The author first examines the history of charter revocation in the United States, including why many modern environmentalists argue for its re-emergence. Looking at current roadblocks facing activist citizens who bring charter revocation petitions, the author analyzes whether a new strategy—using state false claims acts or “whistleblower” statutes—may offer an alternate path for such petitions. Due to problematic standing requirements, citizens have so far been unsuccessful; however, in light of a recent Supreme Court decision, this strategy could prove useful to overcome current bars to the courthouse door.
Tracing how false claims act statutes could work hand in hand with charter revocation in the environmental fraud context, the Comment then looks to Delaware and California as models for attempting the new approach of using a statutorily defined and protected whistleblower to “stand in the shoes” of an attorney general who is pressured to ignore repeat environmental offenders for political and economic considerations. While setbacks include potentially large costs to the plaintiff, a reluctant judiciary, and increased complexity in an already difficult prosecutorial environment, plaintiffs may still be attracted by the potential of a large share in the government’s recovery in a qui tam proceeding. The Comment concludes that while the idea is novel, and case law on the issue is sparse, the increasing number of states adopting greater qui tam provisions provides hope to concerned citizens frustrated with the current prosecutorial environment.
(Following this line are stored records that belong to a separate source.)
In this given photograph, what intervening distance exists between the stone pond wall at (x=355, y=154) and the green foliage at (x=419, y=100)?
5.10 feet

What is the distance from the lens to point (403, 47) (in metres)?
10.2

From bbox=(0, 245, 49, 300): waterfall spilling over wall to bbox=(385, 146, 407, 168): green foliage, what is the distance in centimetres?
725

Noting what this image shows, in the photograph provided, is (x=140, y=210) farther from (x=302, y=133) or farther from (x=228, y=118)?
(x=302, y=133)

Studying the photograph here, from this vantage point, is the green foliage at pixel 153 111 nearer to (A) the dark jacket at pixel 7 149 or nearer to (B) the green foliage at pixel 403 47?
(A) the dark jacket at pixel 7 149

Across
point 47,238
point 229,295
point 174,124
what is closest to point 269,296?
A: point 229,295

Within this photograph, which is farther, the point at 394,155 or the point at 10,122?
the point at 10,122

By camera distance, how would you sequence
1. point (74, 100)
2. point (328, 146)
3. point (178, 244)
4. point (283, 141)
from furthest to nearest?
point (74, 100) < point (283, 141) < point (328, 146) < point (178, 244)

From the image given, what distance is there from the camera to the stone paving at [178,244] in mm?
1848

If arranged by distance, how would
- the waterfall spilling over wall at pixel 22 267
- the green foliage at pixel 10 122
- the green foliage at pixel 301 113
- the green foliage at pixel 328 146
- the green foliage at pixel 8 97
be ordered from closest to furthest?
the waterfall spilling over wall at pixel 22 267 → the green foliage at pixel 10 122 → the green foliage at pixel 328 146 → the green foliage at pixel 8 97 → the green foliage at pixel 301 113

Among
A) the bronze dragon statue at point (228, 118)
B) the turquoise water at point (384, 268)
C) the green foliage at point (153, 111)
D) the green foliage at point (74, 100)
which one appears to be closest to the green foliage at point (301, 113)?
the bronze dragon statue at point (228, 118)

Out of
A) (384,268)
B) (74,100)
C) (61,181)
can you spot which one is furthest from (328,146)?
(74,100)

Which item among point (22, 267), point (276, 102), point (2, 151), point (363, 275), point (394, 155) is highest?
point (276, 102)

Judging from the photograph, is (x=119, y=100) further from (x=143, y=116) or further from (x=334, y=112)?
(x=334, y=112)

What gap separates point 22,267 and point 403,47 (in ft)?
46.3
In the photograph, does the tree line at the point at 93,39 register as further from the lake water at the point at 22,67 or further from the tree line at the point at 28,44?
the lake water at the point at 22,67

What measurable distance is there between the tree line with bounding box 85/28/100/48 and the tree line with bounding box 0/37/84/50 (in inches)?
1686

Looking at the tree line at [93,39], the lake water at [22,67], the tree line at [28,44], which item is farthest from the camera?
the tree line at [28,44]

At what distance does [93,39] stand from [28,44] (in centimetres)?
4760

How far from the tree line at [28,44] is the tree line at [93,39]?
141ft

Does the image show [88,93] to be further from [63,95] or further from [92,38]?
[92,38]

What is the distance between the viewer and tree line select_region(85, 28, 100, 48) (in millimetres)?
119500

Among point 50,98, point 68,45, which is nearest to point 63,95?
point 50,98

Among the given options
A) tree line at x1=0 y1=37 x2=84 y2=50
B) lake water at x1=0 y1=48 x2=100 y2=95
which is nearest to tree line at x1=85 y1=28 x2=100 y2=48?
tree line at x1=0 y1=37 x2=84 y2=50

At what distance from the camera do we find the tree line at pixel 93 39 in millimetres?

Fiat Taxation and the Elimination of the
Federal Reserve and Income Tax
Jesse Cowell
12 Lewis & Clark L. Rev. 295 (2008)
The Federal Income Tax is a needless drain on American society. This Comment proposes that we revolutionize our tax scheme and replace the Income Tax with a “fiat” taxation system. Recognizing the deeply ingrained tradition of the Federal Reserve and the Federal Income Tax itself, the author first explores the history and policy behind these institutions. Ultimately, as tradition alone proves an insufficient justification for maintaining our flawed system, the author proposes a less burdensome solution. Under the proposed system, Congress would eliminate the Federal Reserve and take back its power to regulate coinage. Rather than printing money, dispersing it to the public, and asking for it back, Congress (through its appointed committees or agencies) would simply keep the portion of currency necessary for the federal budget and disperse the rest. The superfluous middlemen—the IRS and the Federal Reserve—would be eliminated from the system, with incredible public benefit.